- _Passage given_:
⟨

Single by Rainbow

from the album Difficult to Cure
- B-side: "Vielleicht Das Nächster Zeit (Maybe Next Time)"
- Released: 23 January 1981
- Genre: Hard rock
- Length: 4:01
- Label: Polydor
- Songwriter(s): Russ Ballard
- Producer(s): Roger Glover

Rainbow singles chronology
| "All Night Long" (1980) | "I Surrender" (1981) | "Can't Happen Here" (1981) |

= I Surrender (Rainbow song) =

1980 song written by Russ Ballard

"I Surrender" is a song written by former Argent guitarist and singer Russ Ballard and first released by Head East as a single in October 1980 from their sixth album U.S. 1. It is better known for being a hit for Rainbow the following year, reaching number 3 on the UK Singles Chart.

==Rainbow version==
Released in January 1981, the song became the band's biggest hit in the UK. Originally, some backing vocals were recorded by Graham Bonnet, but after he quit the band, lead and backing vocals were sung by his replacement Joe Lynn Turner.

⟩

- _Required work_:
[1] According to the passage on "I Surrender," which band first released the song as a single, and in what month and year?
[2] Turn the paragraph of the passage on "I Surrender" that begins "Released in January 1981" into a short list that keeps its main facts.

[Scene question records]
⟨

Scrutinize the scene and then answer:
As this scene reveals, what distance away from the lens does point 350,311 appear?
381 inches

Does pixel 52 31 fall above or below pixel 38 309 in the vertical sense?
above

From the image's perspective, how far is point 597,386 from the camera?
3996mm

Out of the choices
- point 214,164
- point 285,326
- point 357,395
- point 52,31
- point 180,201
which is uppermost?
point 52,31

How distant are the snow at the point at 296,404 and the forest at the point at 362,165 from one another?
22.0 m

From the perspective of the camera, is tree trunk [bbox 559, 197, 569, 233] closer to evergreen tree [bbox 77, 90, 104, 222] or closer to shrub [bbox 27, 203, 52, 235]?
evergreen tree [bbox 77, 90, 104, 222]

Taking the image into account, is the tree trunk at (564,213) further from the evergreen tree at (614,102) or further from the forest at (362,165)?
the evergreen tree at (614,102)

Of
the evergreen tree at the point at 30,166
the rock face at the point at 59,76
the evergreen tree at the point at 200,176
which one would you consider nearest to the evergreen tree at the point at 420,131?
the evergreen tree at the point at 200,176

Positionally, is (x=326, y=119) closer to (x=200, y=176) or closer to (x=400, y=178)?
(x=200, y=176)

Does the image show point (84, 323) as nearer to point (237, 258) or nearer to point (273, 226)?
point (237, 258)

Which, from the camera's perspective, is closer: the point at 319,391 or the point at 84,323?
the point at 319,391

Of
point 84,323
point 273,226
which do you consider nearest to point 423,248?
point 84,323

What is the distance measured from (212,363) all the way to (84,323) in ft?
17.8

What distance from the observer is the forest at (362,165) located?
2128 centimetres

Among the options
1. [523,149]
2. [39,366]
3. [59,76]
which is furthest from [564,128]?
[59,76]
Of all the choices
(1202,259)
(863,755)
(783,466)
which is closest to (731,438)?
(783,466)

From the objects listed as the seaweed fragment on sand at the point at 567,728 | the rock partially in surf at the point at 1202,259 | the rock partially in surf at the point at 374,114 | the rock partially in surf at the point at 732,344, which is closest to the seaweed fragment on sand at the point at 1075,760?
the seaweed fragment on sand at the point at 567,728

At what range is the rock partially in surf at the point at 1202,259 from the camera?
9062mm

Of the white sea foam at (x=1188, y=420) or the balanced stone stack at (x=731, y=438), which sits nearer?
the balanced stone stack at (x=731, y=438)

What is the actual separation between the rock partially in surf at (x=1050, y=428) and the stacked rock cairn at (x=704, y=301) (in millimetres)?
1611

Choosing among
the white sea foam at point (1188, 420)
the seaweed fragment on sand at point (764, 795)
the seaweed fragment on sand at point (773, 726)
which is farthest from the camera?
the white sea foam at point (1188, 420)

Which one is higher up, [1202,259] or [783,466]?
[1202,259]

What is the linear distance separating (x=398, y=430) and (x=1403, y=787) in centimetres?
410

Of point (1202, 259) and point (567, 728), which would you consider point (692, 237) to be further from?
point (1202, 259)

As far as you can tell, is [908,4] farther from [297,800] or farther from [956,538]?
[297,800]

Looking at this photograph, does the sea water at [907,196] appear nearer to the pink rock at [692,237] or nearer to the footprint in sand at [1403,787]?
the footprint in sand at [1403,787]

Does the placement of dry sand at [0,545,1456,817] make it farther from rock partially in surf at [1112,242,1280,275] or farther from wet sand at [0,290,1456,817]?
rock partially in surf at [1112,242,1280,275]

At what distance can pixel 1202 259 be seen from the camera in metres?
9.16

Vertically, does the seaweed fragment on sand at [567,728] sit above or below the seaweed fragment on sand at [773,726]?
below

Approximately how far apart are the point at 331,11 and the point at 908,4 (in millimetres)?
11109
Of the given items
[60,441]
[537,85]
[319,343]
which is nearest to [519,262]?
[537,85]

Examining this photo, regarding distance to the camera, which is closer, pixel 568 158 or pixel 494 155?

⟩

- _Solutions in order_:
[1] Head East released it first, in October 1980.

[2]
- Rainbow released the song in January 1981.
- It became the band's biggest hit in the UK.
- Graham Bonnet first recorded some backing vocals.
- After he quit the band, his replacement, Joe Lynn Turner, sang lead and backing vocals.